## Brief
Copy the entire forum thread on data recovery pricing below, word for word.

## Source excerpt
While I was looking for someone to do the job, I have had the chance to talk
with people that do this and ask them about the pricetag.

There are 2 kinds of people that recover data from hard drives:

\- Companies that build and maintain a "white-room" or clean-room that
respects a certain ISO standard about the size of the dust so that it won't
harm the hardware. They employ highly qualified technicians, and most of their
work is for other businesses not individuals. Their prices are high because
the cost to maintain all that is high.

The second category are freelancers (like the guy I ended-up using), they only
have store fronts, they take disks from clients and when they have enough
disks, they rent a "white-room" by the hour from one of the companies I talked
about before. Their prices are a bit lower than the first ones, but they're
still high because renting the white-room still costs a bit of money.

------
tunap
What really gets me is how often a clean room is not required and yet they
still recommend & charge clean room prices.

IE: The MacBook Pro/Seagate failures were all(predominately) controller
failures, yet the "geniuses" parroted clean room, clean room, clean room for
every instance I am familiar with(admittedly, a small sample size). Slap a new
external controller on & cha-ching!

------
carbonmachine
> I understand it could require swapping the platters into a working drive,
> but I don't imagine that being such a costly procedure.

It may need to be performed in a clean room, which is likely expensive to set
up and maintain. Perhaps it's the required equipment that drives up the cost?

I've wondered if data recovery shops distribute the cost of the intensive
recoveries (e.g. swapping plates) across the smaller gigs (corrupt file
systems and other stuff).

------
byoung2
_I can 't help but wonder if these businesses are capitalizing on the hostage-
like nature of data recovery & are price-gouging based on that._

You answered your own question. They don't charge based on the labor involved,
they charge based on the value of the data to you. See also emergency plumbing
service.

------
seanwilson
Consider supply and demand as well. It's not every day you need a data
recovery service.

## Record excerpts
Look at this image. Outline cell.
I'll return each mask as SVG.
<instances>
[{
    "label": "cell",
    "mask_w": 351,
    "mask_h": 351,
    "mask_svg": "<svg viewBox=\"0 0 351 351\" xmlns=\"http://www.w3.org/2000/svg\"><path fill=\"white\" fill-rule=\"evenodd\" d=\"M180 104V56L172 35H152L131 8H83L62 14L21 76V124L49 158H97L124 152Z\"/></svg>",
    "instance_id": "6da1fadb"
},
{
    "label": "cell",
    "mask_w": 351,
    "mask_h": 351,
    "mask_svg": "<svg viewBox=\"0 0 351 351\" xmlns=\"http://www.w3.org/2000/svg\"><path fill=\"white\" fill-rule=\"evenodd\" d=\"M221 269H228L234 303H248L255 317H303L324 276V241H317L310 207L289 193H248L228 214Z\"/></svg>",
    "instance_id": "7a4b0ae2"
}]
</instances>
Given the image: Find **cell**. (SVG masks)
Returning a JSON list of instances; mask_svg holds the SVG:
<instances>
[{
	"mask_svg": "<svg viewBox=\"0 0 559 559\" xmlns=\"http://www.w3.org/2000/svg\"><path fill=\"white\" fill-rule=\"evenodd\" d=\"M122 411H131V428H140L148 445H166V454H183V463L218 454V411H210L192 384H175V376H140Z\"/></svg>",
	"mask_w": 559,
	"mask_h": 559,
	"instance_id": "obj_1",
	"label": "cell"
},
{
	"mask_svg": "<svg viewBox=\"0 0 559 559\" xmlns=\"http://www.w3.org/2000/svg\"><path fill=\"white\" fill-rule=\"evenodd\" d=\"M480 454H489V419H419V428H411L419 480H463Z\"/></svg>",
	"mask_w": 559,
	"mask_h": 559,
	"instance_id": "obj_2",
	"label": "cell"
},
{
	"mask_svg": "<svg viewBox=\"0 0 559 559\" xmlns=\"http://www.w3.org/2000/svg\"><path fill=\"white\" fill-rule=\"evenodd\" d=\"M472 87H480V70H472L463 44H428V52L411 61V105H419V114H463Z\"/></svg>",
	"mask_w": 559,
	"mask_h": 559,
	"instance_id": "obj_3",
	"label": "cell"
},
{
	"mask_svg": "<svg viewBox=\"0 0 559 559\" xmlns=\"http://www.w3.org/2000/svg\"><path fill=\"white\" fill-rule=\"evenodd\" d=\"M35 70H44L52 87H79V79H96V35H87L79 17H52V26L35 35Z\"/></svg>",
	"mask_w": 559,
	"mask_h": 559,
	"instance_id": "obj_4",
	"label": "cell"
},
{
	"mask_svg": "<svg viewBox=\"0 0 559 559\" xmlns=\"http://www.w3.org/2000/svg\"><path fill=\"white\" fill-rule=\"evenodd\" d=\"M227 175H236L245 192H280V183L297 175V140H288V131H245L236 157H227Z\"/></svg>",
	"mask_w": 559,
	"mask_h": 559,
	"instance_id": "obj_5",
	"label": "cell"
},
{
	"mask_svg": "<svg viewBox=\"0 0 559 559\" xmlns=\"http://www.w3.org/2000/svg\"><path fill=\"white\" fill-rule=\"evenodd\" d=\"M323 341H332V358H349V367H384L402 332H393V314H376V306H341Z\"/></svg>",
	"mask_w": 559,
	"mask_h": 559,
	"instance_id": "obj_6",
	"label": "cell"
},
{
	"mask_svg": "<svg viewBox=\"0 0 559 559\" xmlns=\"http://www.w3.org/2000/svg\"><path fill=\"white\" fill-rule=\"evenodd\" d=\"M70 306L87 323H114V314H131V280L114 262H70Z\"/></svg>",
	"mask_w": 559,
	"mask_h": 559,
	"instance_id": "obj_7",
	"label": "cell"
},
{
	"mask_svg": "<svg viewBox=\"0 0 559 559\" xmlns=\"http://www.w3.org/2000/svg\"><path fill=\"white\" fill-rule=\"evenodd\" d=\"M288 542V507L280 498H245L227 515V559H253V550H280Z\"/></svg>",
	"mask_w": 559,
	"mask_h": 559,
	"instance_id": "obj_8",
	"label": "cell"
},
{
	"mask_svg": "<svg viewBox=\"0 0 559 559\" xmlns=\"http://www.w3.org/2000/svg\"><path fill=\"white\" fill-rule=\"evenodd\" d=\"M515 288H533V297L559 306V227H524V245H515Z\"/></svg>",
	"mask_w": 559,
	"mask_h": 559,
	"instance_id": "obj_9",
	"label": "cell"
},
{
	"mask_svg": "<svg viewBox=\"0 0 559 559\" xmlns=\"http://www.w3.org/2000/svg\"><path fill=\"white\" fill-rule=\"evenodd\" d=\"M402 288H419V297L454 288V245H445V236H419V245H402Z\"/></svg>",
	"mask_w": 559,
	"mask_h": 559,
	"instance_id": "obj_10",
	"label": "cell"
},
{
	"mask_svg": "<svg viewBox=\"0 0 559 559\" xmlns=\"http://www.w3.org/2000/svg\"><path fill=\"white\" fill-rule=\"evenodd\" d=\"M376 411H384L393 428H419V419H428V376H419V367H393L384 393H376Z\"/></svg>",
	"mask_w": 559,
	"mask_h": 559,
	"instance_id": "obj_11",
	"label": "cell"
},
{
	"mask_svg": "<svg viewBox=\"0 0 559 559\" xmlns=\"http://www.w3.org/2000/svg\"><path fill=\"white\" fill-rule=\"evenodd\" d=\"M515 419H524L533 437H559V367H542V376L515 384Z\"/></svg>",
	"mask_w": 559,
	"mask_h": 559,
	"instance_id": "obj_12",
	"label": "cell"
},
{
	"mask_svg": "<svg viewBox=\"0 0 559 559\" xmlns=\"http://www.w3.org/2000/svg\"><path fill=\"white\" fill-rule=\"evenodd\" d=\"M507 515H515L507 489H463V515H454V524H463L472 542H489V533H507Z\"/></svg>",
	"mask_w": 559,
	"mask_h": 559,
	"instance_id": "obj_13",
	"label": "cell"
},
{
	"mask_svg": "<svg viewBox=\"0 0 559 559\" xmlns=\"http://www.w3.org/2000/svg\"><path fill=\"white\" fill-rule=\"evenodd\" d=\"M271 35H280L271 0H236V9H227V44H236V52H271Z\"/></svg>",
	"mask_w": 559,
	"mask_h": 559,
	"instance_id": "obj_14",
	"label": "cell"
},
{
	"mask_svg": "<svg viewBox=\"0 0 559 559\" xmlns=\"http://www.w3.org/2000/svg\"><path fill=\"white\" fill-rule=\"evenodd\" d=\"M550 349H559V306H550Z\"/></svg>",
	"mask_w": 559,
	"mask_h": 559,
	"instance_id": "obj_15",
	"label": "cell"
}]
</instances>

--

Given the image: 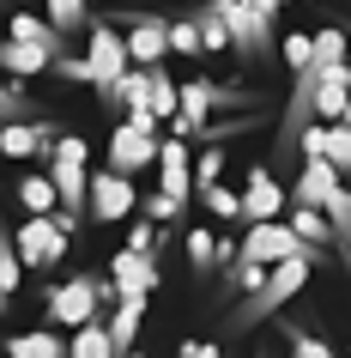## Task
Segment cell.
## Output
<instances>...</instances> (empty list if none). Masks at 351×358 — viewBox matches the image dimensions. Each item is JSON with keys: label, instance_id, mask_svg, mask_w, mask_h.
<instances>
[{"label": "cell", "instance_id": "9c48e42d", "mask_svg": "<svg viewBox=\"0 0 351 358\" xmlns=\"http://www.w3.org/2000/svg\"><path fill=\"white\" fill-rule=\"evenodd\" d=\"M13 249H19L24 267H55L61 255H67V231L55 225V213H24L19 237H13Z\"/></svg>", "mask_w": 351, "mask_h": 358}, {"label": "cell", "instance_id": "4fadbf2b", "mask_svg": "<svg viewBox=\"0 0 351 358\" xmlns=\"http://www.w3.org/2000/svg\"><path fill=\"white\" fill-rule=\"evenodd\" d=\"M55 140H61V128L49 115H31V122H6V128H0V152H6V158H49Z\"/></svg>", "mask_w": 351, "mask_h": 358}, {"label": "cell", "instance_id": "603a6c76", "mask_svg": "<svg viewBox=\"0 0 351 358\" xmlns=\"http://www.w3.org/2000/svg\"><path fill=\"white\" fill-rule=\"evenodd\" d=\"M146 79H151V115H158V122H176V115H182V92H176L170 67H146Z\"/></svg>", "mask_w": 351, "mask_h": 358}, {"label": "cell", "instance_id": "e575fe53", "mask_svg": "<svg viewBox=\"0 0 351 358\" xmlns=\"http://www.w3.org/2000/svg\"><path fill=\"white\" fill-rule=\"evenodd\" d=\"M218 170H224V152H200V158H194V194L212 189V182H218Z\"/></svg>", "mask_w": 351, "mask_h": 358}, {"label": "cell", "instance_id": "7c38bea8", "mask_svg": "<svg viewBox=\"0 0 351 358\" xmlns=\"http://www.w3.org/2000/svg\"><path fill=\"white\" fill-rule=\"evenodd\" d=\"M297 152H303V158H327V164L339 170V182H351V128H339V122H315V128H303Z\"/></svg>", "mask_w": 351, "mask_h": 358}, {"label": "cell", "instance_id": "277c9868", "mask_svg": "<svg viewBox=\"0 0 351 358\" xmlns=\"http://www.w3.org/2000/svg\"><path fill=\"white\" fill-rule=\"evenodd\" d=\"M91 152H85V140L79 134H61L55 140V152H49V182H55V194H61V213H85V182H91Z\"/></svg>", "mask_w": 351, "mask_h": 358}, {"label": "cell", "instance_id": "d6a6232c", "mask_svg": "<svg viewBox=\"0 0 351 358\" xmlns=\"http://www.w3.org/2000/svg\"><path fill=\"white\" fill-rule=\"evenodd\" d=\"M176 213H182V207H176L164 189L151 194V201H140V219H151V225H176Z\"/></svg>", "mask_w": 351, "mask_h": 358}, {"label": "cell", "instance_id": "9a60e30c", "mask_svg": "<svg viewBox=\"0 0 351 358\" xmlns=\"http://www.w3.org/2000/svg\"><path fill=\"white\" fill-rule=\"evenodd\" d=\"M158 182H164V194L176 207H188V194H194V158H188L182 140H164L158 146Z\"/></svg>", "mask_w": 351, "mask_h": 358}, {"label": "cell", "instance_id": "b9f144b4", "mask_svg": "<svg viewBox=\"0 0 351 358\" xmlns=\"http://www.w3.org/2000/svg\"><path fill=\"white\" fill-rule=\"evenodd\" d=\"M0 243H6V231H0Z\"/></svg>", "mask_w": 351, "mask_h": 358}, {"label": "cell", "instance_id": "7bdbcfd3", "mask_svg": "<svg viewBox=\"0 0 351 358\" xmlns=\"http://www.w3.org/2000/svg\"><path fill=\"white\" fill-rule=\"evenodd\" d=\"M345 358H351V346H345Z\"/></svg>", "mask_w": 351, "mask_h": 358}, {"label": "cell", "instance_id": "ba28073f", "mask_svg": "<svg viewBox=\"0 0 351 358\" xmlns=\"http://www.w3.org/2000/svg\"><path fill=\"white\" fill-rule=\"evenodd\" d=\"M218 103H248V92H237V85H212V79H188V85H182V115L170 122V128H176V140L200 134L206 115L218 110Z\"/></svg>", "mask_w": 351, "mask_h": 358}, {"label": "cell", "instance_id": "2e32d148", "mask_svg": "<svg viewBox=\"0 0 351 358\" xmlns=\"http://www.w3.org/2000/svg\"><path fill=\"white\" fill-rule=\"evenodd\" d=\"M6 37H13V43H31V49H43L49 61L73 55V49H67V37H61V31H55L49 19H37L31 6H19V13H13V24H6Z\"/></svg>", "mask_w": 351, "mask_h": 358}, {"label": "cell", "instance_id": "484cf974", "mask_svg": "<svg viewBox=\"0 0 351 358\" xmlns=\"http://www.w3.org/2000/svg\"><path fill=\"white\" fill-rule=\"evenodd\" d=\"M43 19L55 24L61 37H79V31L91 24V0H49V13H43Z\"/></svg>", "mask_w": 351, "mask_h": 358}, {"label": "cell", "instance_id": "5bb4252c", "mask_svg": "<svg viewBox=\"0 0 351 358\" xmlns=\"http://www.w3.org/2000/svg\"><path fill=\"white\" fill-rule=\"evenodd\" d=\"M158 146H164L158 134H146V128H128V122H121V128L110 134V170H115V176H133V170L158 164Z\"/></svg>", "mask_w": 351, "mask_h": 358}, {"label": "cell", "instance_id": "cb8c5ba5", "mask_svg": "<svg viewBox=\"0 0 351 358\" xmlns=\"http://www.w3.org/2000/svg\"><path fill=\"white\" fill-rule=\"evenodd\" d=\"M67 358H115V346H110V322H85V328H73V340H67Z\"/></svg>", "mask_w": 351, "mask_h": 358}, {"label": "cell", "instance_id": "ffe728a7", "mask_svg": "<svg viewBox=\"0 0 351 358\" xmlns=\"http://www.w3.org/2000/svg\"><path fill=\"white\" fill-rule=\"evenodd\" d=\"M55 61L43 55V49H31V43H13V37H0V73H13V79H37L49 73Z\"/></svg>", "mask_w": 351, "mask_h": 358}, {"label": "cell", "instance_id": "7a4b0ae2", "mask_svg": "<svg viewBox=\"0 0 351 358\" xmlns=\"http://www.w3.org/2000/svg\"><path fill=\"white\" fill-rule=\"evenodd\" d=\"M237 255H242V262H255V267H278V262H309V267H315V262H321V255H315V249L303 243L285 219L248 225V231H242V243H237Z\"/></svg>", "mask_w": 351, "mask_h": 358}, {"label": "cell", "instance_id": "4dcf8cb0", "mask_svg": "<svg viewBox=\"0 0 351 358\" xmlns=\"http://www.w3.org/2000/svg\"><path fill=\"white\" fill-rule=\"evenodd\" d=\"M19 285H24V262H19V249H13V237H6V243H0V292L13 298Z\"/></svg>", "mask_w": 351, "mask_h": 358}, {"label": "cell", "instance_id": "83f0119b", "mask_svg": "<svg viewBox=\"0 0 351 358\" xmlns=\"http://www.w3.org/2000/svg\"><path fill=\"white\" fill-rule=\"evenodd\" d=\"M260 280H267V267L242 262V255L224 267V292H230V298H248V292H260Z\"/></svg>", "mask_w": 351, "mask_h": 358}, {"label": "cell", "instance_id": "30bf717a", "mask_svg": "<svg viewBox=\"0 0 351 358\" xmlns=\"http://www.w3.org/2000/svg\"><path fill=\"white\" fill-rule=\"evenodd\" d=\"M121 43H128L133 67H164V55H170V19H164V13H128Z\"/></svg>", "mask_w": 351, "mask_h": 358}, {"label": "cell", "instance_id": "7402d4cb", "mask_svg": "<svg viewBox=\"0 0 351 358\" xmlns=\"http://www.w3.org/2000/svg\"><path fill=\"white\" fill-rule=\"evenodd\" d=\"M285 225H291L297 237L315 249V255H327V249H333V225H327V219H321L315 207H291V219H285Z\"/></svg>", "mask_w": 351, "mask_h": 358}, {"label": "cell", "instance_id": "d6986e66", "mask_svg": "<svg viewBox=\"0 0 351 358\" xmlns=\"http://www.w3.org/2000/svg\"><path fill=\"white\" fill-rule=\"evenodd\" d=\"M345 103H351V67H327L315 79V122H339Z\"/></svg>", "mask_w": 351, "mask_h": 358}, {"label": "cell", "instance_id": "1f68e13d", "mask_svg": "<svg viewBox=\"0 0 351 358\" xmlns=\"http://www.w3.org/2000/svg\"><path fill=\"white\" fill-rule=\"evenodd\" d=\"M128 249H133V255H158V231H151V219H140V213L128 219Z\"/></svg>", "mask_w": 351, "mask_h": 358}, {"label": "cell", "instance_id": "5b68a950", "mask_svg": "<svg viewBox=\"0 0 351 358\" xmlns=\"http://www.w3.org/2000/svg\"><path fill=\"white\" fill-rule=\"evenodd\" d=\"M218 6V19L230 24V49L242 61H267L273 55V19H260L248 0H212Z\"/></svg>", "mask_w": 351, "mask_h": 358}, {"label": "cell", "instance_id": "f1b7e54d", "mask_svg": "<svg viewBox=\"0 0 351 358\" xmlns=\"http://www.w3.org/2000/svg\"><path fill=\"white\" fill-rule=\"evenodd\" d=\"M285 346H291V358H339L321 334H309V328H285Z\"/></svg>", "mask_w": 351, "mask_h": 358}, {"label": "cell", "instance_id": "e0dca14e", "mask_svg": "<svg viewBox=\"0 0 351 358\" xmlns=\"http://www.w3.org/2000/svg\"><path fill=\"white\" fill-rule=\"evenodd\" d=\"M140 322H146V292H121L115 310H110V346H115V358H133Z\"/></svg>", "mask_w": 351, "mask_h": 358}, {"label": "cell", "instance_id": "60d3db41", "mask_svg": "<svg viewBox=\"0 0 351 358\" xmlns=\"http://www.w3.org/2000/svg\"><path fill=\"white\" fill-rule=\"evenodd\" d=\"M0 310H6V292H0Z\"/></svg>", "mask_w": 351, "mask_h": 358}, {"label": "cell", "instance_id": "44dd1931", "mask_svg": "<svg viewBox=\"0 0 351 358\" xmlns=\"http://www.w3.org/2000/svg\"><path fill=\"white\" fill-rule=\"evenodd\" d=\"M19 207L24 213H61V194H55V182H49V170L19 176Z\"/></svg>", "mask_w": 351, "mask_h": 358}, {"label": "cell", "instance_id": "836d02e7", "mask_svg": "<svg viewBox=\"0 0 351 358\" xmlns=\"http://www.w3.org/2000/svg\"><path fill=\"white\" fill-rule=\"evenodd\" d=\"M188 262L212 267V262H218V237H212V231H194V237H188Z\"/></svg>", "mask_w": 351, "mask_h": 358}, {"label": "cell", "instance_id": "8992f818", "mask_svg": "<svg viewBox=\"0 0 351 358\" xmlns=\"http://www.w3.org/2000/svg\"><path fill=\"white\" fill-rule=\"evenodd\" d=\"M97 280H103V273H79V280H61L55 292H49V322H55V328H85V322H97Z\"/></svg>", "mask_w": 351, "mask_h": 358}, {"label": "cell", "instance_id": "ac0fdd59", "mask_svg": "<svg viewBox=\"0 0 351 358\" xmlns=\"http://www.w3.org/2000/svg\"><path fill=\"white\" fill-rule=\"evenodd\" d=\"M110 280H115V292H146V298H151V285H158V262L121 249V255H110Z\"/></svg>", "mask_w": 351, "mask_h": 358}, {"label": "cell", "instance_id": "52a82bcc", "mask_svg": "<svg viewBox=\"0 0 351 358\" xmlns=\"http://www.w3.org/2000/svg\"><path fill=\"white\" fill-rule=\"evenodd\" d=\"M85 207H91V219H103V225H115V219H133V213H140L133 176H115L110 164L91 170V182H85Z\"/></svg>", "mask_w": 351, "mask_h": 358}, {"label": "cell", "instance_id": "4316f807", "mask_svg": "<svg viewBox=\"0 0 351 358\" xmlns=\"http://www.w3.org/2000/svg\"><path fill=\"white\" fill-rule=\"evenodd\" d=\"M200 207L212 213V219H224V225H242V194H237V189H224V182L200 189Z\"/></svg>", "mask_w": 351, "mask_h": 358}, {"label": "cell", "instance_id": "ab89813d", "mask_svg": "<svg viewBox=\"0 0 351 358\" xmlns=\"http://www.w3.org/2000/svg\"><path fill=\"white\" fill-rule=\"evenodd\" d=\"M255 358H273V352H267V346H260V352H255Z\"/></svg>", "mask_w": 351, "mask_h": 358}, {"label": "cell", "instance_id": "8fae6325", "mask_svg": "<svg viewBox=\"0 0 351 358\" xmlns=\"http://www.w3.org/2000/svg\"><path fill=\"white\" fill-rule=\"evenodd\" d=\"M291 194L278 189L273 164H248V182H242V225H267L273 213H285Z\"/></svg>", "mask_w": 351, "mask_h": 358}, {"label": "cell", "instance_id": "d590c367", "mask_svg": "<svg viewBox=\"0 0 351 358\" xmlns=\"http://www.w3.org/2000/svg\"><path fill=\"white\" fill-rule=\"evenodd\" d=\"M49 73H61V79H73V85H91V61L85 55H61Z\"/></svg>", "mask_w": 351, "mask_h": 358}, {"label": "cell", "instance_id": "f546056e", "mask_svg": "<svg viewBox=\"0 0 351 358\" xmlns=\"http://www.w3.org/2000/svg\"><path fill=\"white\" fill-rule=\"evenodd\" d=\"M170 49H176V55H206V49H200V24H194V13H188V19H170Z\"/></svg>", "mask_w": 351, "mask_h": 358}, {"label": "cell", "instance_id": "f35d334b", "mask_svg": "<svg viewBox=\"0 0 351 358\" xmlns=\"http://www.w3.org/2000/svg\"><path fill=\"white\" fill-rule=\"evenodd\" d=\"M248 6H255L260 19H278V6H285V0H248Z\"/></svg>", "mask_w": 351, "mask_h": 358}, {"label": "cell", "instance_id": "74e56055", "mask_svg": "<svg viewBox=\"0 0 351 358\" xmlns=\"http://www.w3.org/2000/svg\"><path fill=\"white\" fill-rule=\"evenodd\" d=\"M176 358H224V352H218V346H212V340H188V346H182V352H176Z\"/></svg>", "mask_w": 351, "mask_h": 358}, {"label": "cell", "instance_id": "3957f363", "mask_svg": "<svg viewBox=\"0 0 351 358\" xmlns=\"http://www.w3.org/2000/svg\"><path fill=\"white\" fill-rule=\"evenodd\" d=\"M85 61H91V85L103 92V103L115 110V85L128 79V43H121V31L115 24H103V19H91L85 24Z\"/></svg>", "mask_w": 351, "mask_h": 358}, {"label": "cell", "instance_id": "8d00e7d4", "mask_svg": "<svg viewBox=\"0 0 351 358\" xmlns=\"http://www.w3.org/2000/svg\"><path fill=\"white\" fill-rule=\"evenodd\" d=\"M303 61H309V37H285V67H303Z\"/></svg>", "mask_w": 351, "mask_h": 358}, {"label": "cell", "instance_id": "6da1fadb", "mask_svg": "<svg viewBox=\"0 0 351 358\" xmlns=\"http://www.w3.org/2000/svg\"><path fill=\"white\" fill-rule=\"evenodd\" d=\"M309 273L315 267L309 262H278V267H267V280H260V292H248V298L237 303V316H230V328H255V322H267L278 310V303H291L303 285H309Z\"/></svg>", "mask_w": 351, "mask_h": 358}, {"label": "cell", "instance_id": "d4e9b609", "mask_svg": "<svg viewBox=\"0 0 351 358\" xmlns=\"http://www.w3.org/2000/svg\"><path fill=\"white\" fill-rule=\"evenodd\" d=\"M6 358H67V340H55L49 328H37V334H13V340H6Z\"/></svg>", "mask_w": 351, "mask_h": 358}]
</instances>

---

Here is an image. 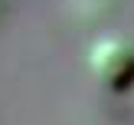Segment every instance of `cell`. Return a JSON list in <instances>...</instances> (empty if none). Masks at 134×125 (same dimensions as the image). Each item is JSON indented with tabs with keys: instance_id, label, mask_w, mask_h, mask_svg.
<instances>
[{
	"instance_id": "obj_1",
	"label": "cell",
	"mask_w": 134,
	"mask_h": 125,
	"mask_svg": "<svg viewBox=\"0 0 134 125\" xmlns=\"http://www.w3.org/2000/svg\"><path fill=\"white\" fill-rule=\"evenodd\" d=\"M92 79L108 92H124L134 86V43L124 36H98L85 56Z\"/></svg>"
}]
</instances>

## Written solution
While I was looking for someone to do the job, I have had the chance to talk
with people that do this and ask them about the pricetag.

There are 2 kinds of people that recover data from hard drives:

\- Companies that build and maintain a "white-room" or clean-room that
respects a certain ISO standard about the size of the dust so that it won't
harm the hardware. They employ highly qualified technicians, and most of their
work is for other businesses not individuals. Their prices are high because
the cost to maintain all that is high.

The second category are freelancers (like the guy I ended-up using), they only
have store fronts, they take disks from clients and when they have enough
disks, they rent a "white-room" by the hour from one of the companies I talked
about before. Their prices are a bit lower than the first ones, but they're
still high because renting the white-room still costs a bit of money.

------
tunap
What really gets me is how often a clean room is not required and yet they
still recommend & charge clean room prices.

IE: The MacBook Pro/Seagate failures were all(predominately) controller
failures, yet the "geniuses" parroted clean room, clean room, clean room for
every instance I am familiar with(admittedly, a small sample size). Slap a new
external controller on & cha-ching!

------
carbonmachine
> I understand it could require swapping the platters into a working drive,
> but I don't imagine that being such a costly procedure.

It may need to be performed in a clean room, which is likely expensive to set
up and maintain. Perhaps it's the required equipment that drives up the cost?

I've wondered if data recovery shops distribute the cost of the intensive
recoveries (e.g. swapping plates) across the smaller gigs (corrupt file
systems and other stuff).

------
byoung2
_I can 't help but wonder if these businesses are capitalizing on the hostage-
like nature of data recovery & are price-gouging based on that._

You answered your own question. They don't charge based on the labor involved,
they charge based on the value of the data to you. See also emergency plumbing
service.

------
seanwilson
Consider supply and demand as well. It's not every day you need a data
recovery service.